What are the partial derivatives of the function below?

43 Views Asked by At

I want to compute the gradient of the loss function below for one training example $(t,\mathcal{C_t})$. $w_c$ and $w_t$ are vectors in $\mathbb{R}^d$. The $w_c$'s are not taken from the same matrix as $w_t$.

\begin{equation} L(t,\mathcal{C_t}) = \sum_{c \in \mathcal{C}_t } \log \big(1+e^{-w_c \cdot w_t}\big) + \sum_{c \in \mathcal{C}_t^-} \log \big(1+e^{w_c \cdot w_t}\big) \end{equation}

Here is what I have so far. The partial derivative of $\log \big(1+e^{-w_c \cdot w_t}\big)$ w.r.t. $w_c$ (i.e., holding $w_t$ constant) is:

\begin{equation} \frac{1}{1+e^{-w_c \cdot w_t}} \times -w_t e^{-w_c \cdot w_t} = \frac{-w_t}{e^{w_c \cdot w_t} +1} \end{equation}

And, similarly, its partial derivative w.r.t $w_t$ is $\frac{-w_c}{e^{w_c \cdot w_t} +1}$.

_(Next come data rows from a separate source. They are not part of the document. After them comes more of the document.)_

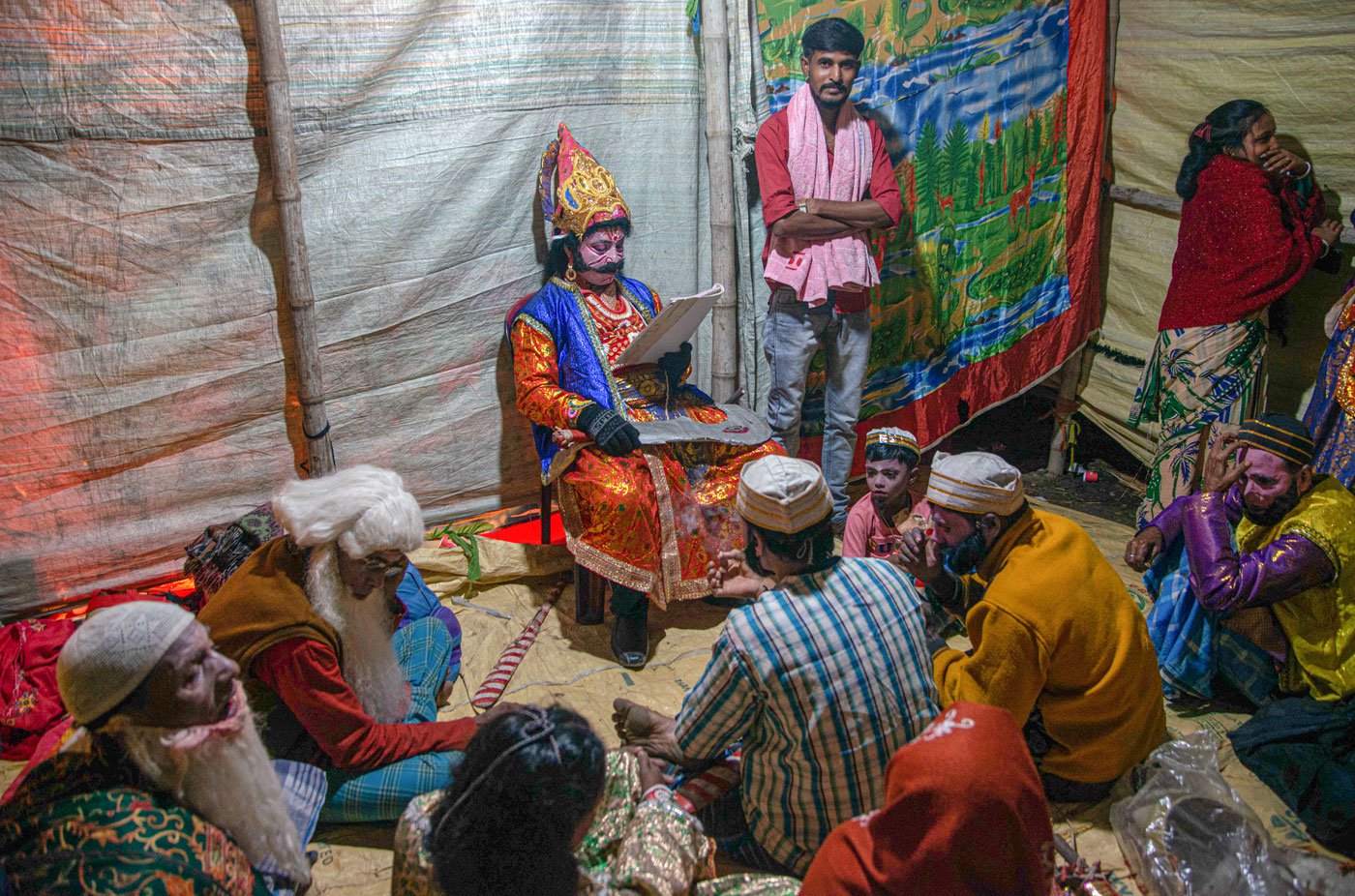 The actors rehearse their lines in the green room. Dilip Mandal sits in a chair, sword in hand, waiting for his cue to enter the stage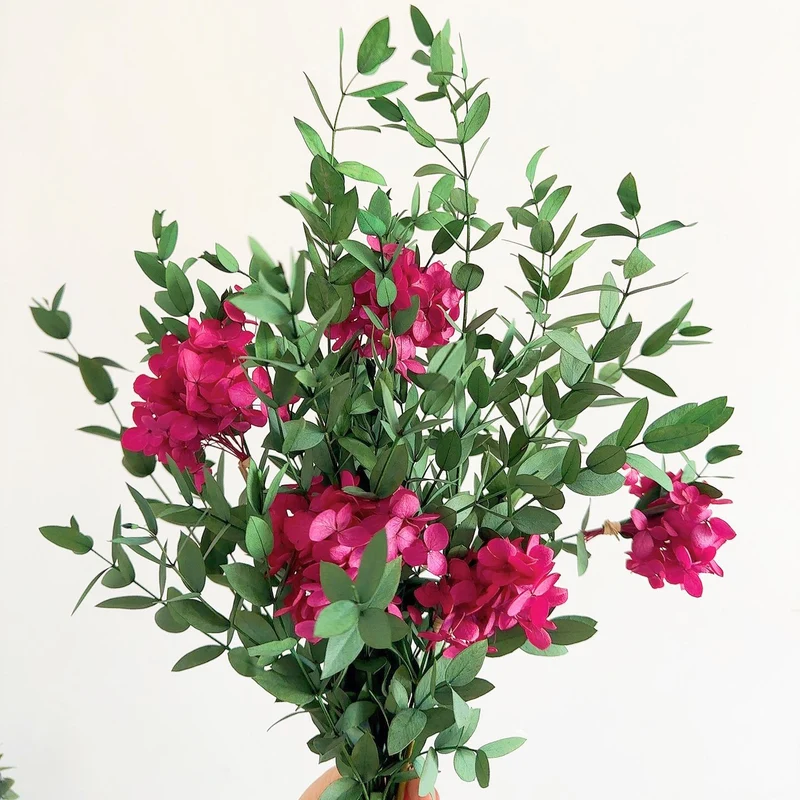 Lifelike Floral Bouquet with Green Foliage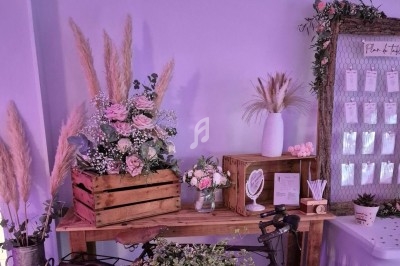 Décoration florale avec roses et pampas sur une table en bois, accompagnée d'un vélo et d'un tableau d'affichage.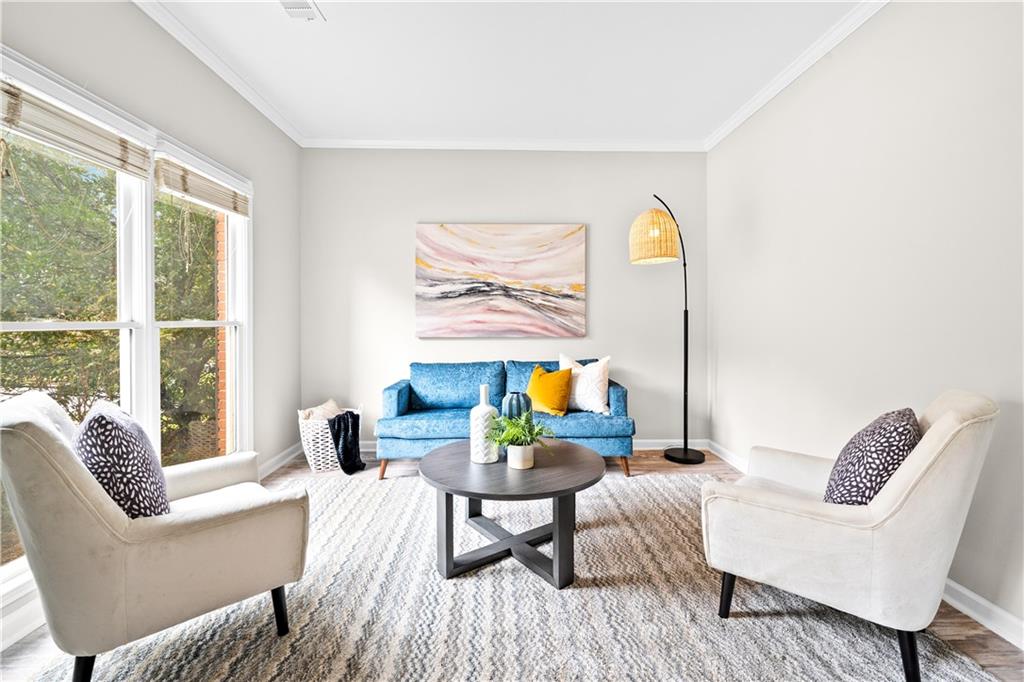 3720 Brookefall Landing Suwanee, GA 30024 - Photo 6 of 41 a living room with furniture and a large window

We proceed similarly for the second term. In the end, we have:

$\nabla L_{w_c} = \sum_{c \in \mathcal{C}_t } \frac{-w_t}{e^{w_c \cdot w_t} +1} + \sum_{c \in \mathcal{C}_t^-} \frac{w_t}{e^{-w_c \cdot w_t} +1}$

and:

$\nabla L_{w_t} = \sum_{c \in \mathcal{C}_t } \frac{-w_c}{e^{w_c \cdot w_t} +1} + \sum_{c \in \mathcal{C}_t^-} \frac{w_c}{e^{-w_c \cdot w_t} +1}$

Is that correct?

1

There are 1 best solutions below

5
On BEST ANSWER

Yes you derivation is fine! I end up with the same expressions.